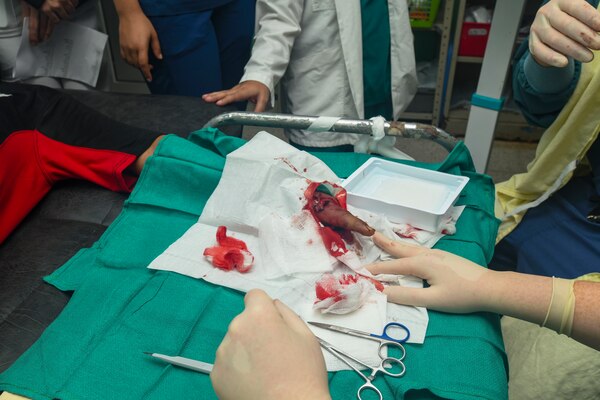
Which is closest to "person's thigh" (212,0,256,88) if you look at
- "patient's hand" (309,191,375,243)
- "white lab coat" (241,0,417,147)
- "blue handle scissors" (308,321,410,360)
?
"white lab coat" (241,0,417,147)

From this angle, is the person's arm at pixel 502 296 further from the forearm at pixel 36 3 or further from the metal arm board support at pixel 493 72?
the forearm at pixel 36 3

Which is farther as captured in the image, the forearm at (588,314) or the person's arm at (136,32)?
the person's arm at (136,32)

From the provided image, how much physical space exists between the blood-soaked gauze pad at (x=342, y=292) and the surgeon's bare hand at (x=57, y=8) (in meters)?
1.31

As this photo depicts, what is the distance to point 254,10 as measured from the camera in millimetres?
1520

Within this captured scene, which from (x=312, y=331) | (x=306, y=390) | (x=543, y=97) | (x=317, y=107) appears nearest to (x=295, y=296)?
(x=312, y=331)

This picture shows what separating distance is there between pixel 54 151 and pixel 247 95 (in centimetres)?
51

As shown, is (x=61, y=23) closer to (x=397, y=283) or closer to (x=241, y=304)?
(x=241, y=304)

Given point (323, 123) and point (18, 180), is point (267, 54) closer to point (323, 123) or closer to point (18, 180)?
point (323, 123)

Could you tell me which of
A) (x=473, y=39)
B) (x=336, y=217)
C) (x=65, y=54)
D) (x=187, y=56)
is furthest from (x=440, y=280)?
(x=473, y=39)

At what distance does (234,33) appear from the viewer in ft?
4.99

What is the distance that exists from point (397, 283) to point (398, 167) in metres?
0.34

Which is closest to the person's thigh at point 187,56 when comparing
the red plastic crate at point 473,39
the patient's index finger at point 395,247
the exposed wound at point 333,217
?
the exposed wound at point 333,217

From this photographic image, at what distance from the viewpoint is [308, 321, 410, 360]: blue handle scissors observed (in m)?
0.66

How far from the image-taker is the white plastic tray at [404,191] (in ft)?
2.88
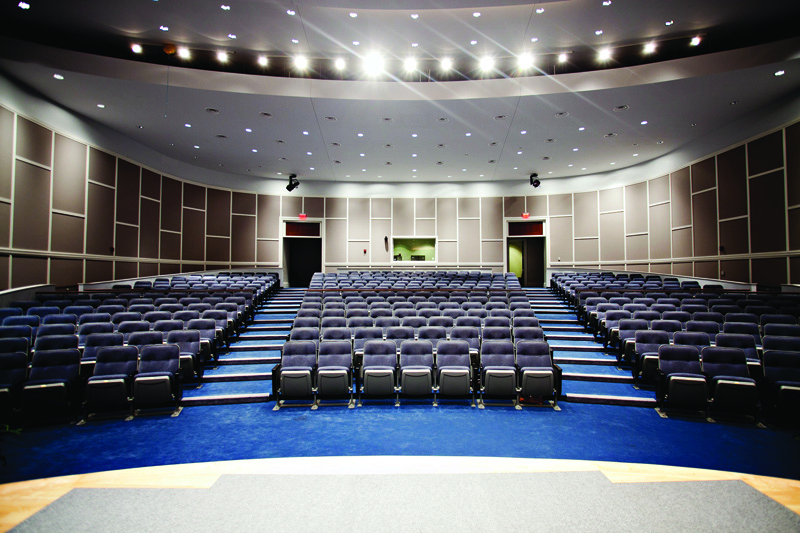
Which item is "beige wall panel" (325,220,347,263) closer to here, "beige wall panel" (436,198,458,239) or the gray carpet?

▶ [What this task involves]
Set down, word for word, the stretch of the listing above from the line containing "From this photographic" through the end of the listing, leaving out the pictures.

▶ [Result for this exercise]
From this photographic image, at what distance from the viewpoint is [308, 321, 410, 360]: blue handle scissors observed (in m)?
0.66

How far from the image-taker is the white plastic tray at [404,191] (in ft)?
2.88
Which item is "beige wall panel" (325,220,347,263) closer to here, "beige wall panel" (436,198,458,239) or the gray carpet?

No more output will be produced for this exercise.